TASK DIRECTIONS: Render the entries between the line holding "Given the items" and the line holding "21562 millimetres", inclusive, as a numbered list, skipping blank lines. Leave the pictures out of your answer.
BEGIN ENTRIES SHOWN
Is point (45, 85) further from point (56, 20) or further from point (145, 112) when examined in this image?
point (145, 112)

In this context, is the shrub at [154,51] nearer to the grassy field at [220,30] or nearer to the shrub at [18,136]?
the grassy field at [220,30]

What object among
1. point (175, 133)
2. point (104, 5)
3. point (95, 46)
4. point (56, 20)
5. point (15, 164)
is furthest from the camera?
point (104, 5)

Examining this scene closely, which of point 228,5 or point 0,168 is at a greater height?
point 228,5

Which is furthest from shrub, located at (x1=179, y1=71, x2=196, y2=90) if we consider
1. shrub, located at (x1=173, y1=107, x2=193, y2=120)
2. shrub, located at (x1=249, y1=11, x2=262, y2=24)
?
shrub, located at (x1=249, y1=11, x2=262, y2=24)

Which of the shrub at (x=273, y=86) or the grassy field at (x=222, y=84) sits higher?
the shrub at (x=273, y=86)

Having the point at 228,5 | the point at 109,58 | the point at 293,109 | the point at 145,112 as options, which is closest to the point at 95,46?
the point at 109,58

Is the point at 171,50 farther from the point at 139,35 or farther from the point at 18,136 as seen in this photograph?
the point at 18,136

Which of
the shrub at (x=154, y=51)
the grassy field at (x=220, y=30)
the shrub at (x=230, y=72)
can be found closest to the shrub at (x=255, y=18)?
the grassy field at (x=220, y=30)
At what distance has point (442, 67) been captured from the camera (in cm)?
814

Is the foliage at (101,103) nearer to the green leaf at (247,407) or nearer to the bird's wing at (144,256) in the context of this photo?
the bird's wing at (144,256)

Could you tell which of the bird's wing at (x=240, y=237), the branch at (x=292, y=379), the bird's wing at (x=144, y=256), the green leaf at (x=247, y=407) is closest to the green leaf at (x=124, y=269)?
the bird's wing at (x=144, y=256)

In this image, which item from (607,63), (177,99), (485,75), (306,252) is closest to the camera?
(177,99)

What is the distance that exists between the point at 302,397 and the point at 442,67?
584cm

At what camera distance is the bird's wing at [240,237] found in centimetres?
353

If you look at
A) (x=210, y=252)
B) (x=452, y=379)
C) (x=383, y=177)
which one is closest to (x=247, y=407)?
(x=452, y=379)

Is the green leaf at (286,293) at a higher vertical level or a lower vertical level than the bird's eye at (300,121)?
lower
END ENTRIES SHOWN
BEGIN ENTRIES SHOWN
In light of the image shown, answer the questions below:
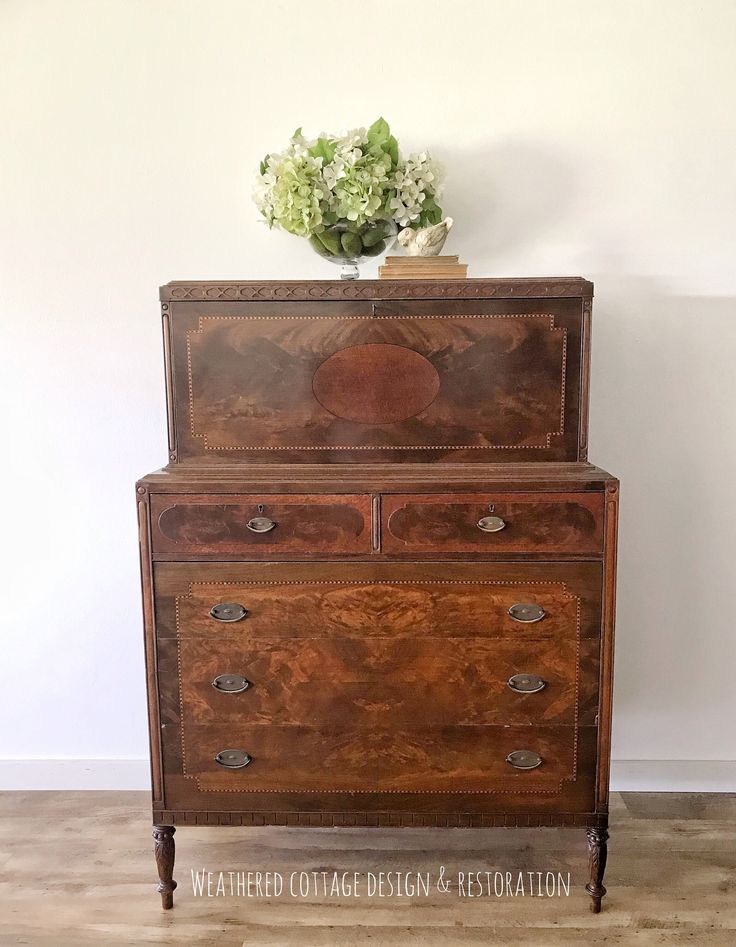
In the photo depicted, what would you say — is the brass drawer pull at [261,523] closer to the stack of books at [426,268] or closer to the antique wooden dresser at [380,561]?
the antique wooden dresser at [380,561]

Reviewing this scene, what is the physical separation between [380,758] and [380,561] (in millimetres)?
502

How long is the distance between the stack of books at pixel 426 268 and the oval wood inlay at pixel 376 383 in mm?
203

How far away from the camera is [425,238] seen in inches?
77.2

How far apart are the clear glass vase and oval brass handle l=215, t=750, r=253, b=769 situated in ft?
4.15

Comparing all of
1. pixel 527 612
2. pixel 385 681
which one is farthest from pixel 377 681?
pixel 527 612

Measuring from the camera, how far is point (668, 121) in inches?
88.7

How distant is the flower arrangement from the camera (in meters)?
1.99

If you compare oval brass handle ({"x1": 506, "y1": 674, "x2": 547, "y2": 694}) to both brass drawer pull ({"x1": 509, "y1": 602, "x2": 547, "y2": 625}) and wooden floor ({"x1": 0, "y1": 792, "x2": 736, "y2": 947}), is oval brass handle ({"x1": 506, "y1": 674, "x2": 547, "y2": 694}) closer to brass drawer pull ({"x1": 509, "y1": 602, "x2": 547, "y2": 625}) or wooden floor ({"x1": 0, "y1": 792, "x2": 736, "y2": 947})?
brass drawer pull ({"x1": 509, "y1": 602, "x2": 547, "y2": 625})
END ENTRIES SHOWN
BEGIN ENTRIES SHOWN
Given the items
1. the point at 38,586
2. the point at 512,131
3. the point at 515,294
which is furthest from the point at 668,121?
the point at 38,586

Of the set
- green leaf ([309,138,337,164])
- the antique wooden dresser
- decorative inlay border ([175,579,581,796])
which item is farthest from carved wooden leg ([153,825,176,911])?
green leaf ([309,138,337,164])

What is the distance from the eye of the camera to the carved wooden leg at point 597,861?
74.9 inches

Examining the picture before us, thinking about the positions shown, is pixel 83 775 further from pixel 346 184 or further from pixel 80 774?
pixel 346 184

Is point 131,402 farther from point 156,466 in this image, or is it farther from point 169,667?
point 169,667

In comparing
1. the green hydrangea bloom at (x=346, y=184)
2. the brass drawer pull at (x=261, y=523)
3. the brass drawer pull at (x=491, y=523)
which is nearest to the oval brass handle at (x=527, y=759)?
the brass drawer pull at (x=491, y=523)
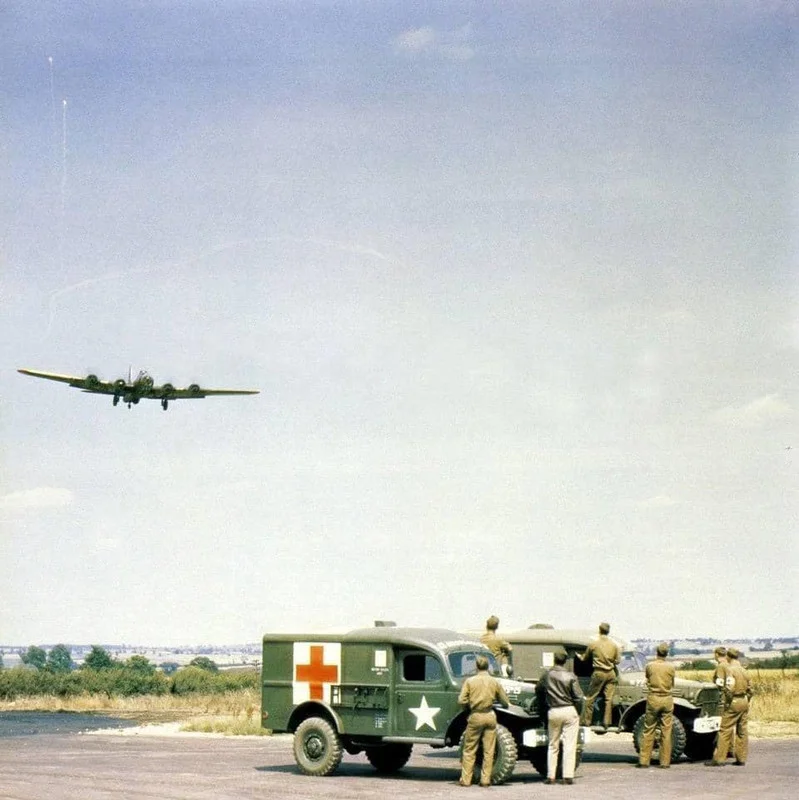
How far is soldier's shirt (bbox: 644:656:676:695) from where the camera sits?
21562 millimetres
END ENTRIES SHOWN
RESPONSE FOR THIS EXERCISE:
1. Given the items
2. 1. the point at 38,586
3. 2. the point at 512,131
4. 3. the point at 515,294
5. which is furthest from the point at 668,121?
6. the point at 38,586
7. Of the set
8. - green leaf ([309,138,337,164])
9. - the antique wooden dresser
10. - decorative inlay border ([175,579,581,796])
11. which item is farthest from carved wooden leg ([153,825,176,911])?
12. green leaf ([309,138,337,164])
13. What is the distance from the eye of the camera to the carved wooden leg at point 597,861?
14. 74.9 inches
15. Examining the picture before us, thinking about the positions shown, is pixel 83 775 further from pixel 346 184 or further from pixel 80 774?
16. pixel 346 184
17. Is point 131,402 farther from point 156,466 in this image, or is it farther from point 169,667?
18. point 169,667
19. In comparing
20. 1. the green hydrangea bloom at (x=346, y=184)
21. 2. the brass drawer pull at (x=261, y=523)
22. 3. the brass drawer pull at (x=491, y=523)
23. which is nearest to the oval brass handle at (x=527, y=759)?
24. the brass drawer pull at (x=491, y=523)
25. How far is soldier's shirt (bbox: 644:656:676:695) from where the camera sits?
26. 21562 millimetres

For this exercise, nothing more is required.